» Given request 1
In the news excerpt about the book, condense the paragraph beginning "Rabbi Chayim Navon, of the Har Etzion Yeshivah" into a shorter version that keeps its main facts.

» Provided text
These words – and many more, including an almost blanket permission to kill non-Jews who violate any one of the seven Noachide commandments – reportedly are contained in a new 230-page book, “Torat Hamelech: Dinei N’fashot Ben Yisrael L’amim” (“The Law of the King: Laws of Life and Death between Jews and the Nations”). The authors are Rabbis Yitzchak Shapira and Yosef Elitzur. Shapira, the principal author, is a follower of the radical Chabad rabbi Yitzchak Ginzberg, who distributed the book last Saturday night at an event he hosted in honor of IDF soldiers who defied orders to evacuate an illegal settlement.
Rabbi Chayim Navon, of the Har Etzion Yeshivah (considered a hotbed of leftist thought within the religious Zionist world), told the daily newspaper Maariv that anyone who holds such beliefs is “distorting the Torah and desecrating God’s Holy Name.” He added that “it is categorically forbidden to kill an innocent non-Jew” according to Jewish law.

» Given request 2
Copy out the entries below word for word, everything from the line containing "What spatial distance" down to the last line of the entries.

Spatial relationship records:
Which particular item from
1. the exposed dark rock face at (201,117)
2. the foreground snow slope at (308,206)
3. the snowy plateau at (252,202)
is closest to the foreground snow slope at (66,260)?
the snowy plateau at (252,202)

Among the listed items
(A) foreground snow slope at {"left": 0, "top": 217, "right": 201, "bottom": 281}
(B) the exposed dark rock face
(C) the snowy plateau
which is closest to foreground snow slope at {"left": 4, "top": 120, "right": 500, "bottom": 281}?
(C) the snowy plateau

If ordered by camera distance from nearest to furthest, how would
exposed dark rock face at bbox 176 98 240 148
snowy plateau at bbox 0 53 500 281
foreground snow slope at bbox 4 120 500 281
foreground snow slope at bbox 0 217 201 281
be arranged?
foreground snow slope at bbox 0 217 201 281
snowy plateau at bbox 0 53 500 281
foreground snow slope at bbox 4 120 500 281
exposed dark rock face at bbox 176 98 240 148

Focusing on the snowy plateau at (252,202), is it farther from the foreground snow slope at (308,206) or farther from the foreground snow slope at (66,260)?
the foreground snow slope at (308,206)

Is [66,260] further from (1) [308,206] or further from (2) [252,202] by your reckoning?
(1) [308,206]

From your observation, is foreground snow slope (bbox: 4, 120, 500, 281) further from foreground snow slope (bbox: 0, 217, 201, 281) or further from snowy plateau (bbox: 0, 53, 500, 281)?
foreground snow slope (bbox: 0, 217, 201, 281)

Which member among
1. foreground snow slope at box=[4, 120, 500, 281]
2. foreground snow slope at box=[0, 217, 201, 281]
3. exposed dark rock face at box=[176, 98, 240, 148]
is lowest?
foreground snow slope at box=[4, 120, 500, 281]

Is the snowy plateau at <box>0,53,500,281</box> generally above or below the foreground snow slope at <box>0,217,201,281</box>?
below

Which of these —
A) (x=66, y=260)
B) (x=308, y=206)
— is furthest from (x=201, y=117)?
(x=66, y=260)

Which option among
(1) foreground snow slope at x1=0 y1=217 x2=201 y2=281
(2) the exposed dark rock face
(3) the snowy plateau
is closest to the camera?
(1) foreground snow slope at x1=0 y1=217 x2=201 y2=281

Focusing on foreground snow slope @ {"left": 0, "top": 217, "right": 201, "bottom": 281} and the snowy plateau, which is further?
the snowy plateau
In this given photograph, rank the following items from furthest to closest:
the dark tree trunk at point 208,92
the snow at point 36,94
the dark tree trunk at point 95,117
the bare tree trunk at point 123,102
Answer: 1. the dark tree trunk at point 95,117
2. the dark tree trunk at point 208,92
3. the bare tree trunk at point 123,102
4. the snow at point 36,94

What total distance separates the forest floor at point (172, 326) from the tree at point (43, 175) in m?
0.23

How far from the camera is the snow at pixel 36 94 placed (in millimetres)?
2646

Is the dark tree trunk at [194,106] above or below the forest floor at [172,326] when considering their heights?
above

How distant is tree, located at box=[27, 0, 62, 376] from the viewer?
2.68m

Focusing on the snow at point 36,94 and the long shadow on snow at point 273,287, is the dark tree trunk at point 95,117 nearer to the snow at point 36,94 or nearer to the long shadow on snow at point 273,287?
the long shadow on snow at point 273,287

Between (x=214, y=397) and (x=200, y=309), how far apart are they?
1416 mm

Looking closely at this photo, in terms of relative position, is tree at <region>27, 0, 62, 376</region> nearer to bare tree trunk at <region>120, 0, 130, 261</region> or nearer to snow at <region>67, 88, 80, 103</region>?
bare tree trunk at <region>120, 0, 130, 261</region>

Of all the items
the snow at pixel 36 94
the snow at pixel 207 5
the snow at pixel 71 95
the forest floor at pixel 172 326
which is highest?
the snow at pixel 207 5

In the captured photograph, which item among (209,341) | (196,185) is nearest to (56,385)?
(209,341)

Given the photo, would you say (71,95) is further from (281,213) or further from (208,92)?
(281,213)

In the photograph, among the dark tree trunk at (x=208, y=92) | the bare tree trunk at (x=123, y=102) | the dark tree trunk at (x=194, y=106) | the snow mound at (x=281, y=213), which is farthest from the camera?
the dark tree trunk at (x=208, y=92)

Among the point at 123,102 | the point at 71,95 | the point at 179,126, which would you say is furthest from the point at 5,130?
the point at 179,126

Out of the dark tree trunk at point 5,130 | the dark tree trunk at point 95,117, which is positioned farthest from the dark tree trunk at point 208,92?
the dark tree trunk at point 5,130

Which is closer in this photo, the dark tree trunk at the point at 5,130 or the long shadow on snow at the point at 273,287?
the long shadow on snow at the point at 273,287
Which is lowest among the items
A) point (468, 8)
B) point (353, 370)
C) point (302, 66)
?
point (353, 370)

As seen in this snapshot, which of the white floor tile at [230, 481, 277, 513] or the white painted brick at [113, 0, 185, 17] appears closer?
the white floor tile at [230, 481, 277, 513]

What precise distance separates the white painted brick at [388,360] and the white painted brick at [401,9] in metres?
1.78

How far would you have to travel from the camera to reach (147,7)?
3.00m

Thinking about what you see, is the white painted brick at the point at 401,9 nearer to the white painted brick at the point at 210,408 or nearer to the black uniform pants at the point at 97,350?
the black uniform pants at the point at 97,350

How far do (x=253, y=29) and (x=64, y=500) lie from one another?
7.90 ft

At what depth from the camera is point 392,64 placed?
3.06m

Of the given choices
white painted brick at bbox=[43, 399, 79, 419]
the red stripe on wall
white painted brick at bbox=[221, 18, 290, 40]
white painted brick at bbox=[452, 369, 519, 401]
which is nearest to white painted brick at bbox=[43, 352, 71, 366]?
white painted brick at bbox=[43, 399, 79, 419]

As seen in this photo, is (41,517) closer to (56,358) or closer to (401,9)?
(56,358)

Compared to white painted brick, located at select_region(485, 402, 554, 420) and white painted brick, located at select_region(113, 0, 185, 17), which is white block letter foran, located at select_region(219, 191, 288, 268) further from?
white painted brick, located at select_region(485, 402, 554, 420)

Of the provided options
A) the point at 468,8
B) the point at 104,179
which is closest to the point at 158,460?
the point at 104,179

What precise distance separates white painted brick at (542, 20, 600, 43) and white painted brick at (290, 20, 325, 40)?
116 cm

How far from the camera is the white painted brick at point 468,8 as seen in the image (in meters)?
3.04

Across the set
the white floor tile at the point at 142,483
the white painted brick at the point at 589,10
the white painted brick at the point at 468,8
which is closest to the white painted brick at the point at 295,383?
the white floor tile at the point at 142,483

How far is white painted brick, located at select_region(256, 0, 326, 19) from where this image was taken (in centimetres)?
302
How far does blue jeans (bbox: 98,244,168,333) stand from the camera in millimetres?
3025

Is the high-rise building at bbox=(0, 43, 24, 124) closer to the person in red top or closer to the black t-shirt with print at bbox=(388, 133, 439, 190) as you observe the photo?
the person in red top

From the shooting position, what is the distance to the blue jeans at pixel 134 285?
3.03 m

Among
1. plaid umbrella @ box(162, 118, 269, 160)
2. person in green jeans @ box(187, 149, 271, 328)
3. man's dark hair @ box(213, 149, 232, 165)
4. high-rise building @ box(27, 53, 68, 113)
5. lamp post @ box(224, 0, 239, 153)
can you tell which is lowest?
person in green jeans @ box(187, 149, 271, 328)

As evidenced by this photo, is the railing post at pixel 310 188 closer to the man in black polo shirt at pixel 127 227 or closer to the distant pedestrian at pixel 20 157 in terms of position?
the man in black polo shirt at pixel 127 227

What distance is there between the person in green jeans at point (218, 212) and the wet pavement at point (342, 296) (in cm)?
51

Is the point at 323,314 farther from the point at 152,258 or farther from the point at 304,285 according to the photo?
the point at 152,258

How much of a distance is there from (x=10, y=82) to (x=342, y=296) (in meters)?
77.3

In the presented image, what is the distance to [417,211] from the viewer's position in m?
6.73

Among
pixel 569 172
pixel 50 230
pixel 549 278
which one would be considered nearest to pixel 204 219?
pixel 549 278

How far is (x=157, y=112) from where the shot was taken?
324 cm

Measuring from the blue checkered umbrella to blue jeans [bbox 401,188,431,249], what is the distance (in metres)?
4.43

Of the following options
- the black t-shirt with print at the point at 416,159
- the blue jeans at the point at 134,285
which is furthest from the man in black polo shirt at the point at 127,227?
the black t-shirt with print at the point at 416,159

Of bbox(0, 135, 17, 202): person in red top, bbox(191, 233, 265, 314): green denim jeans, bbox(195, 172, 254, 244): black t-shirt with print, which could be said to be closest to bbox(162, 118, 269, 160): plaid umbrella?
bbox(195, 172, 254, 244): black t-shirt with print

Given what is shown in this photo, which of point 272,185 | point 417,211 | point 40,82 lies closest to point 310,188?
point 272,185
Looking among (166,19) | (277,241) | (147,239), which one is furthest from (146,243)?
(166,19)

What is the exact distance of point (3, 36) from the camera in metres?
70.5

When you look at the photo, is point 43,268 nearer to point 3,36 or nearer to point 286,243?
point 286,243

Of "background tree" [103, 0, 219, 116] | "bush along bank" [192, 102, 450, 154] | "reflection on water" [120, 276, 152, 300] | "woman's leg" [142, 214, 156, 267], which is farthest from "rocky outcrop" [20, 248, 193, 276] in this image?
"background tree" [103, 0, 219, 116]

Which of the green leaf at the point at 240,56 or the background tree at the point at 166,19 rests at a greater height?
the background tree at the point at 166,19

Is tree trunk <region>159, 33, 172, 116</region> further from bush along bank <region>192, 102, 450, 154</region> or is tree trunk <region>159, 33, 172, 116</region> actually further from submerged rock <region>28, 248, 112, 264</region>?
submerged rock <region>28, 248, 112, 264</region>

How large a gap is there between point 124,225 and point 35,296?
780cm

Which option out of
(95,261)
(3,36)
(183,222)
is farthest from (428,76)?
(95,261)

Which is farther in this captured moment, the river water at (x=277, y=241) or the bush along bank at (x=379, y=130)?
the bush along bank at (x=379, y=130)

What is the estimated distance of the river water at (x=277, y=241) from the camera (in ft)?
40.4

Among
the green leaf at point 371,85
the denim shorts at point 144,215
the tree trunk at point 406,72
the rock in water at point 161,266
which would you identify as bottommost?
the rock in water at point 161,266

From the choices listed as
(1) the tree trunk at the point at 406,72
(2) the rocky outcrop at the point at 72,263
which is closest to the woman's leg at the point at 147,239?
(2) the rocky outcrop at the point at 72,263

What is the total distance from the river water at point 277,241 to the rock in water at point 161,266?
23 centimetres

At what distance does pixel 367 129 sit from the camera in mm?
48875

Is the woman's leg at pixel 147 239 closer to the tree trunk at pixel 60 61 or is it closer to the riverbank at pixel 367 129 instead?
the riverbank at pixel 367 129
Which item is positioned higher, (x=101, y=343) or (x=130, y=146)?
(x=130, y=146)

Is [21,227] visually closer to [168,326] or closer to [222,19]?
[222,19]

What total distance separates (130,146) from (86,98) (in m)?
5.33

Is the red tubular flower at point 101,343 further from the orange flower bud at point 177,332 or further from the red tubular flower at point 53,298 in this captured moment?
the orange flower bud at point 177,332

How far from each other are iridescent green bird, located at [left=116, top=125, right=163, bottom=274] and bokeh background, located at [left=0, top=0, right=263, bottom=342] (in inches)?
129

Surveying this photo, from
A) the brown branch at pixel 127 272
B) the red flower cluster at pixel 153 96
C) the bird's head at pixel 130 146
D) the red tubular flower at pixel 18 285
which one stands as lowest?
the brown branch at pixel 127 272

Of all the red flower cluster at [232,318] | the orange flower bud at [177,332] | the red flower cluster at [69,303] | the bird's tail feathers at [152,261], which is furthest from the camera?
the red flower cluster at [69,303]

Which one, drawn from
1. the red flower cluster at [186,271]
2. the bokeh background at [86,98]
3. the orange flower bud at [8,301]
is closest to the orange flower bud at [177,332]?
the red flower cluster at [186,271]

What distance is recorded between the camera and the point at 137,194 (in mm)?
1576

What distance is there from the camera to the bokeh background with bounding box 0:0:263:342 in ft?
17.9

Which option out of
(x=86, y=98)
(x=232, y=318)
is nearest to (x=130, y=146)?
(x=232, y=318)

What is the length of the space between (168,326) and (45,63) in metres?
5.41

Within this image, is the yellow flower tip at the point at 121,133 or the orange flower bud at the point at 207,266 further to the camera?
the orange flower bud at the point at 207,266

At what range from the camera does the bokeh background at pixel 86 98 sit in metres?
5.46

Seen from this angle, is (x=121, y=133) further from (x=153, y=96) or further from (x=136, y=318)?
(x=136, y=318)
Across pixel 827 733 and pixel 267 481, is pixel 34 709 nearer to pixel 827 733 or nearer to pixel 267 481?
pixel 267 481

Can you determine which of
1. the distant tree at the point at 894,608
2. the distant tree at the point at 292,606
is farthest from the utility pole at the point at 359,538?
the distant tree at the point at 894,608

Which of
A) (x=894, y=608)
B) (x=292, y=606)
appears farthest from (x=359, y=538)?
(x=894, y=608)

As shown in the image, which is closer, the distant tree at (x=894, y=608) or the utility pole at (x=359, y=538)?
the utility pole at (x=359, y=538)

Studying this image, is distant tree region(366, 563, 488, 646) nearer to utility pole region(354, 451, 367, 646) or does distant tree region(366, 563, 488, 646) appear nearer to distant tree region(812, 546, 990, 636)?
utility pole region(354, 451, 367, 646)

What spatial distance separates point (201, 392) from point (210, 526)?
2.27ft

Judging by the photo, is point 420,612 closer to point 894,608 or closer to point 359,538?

» Final result 1
Rabbi Chayim Navon of the Har Etzion Yeshivah, seen as a center of leftist thought in the religious Zionist world, told Maariv that anyone holding such beliefs is "distorting the Torah and desecrating God's Holy Name." He added that Jewish law categorically forbids killing an innocent non-Jew.

» Final result 2
What spatial distance separates point (201, 392) from point (210, 526)?
2.27ft

Judging by the photo, is point 420,612 closer to point 894,608 or closer to point 359,538?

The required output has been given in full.